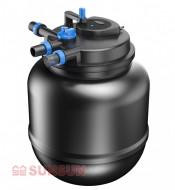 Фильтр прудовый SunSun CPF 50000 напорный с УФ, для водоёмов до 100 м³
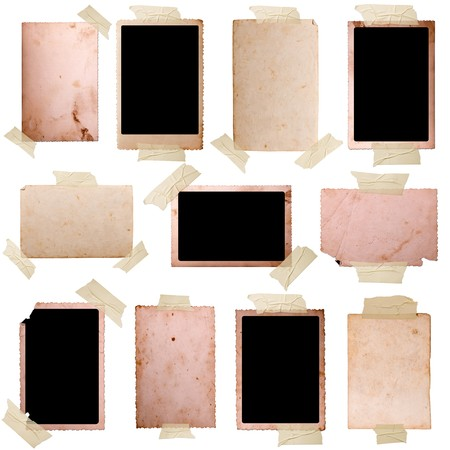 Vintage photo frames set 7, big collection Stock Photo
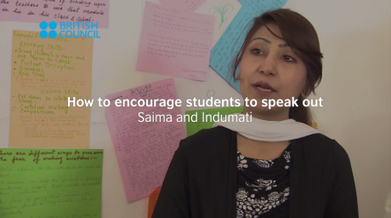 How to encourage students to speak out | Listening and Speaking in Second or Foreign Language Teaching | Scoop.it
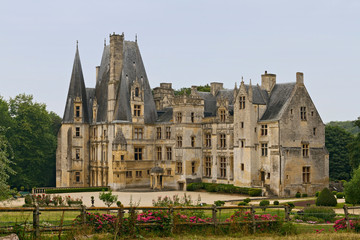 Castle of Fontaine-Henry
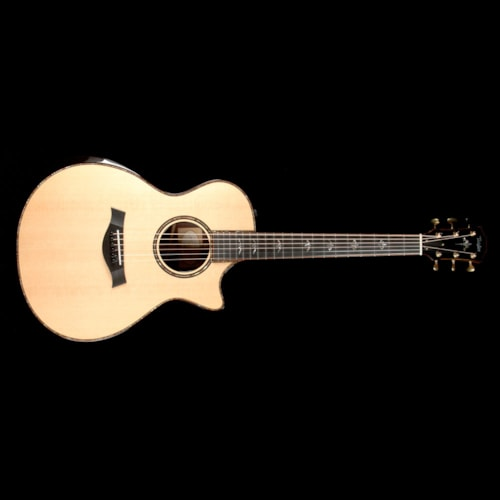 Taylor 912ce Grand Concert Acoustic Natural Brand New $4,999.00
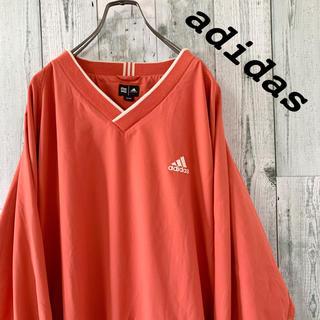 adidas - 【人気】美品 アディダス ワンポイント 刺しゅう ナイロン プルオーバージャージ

--

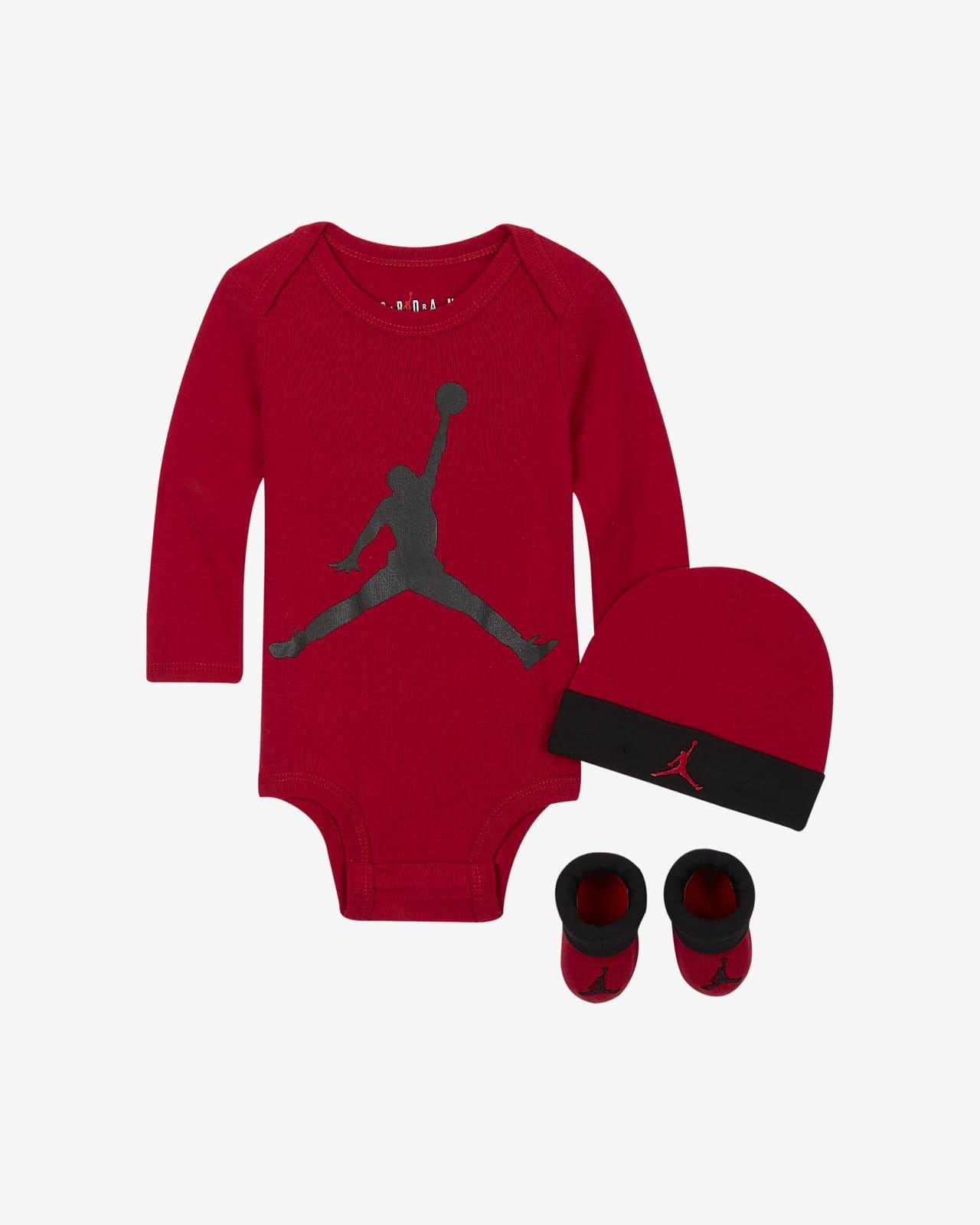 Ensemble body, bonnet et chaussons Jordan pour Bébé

---

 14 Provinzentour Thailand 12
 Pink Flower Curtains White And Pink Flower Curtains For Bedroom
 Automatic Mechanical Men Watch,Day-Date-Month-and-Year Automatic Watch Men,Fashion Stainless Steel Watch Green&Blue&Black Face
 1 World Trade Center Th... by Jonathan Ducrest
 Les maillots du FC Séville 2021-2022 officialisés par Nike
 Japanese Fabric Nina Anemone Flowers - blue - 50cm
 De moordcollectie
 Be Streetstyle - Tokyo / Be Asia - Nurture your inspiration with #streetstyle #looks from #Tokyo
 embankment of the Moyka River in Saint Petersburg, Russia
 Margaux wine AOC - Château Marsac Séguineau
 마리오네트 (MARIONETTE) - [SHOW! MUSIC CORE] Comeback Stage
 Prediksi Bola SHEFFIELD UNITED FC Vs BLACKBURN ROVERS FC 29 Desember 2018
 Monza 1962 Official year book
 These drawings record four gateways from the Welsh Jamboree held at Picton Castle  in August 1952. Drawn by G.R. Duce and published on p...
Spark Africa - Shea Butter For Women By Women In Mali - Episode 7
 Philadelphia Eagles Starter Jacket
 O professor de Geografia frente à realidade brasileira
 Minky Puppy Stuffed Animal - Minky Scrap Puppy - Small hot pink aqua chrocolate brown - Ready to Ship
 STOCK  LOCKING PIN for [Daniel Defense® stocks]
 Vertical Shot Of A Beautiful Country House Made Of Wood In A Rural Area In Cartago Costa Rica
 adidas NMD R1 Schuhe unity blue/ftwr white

> What is being asked: Would you retype the lines above from the one with "Monza 1962 Official year book" down to the one with "adidas NMD R1 Schuhe unity blue/ftwr white", word for word, both ends included and no other lines?

> Worked solution:
 Monza 1962 Official year book
 These drawings record four gateways from the Welsh Jamboree held at Picton Castle  in August 1952. Drawn by G.R. Duce and published on p...
Spark Africa - Shea Butter For Women By Women In Mali - Episode 7
 Philadelphia Eagles Starter Jacket
 O professor de Geografia frente à realidade brasileira
 Minky Puppy Stuffed Animal - Minky Scrap Puppy - Small hot pink aqua chrocolate brown - Ready to Ship
 STOCK  LOCKING PIN for [Daniel Defense® stocks]
 Vertical Shot Of A Beautiful Country House Made Of Wood In A Rural Area In Cartago Costa Rica
 adidas NMD R1 Schuhe unity blue/ftwr white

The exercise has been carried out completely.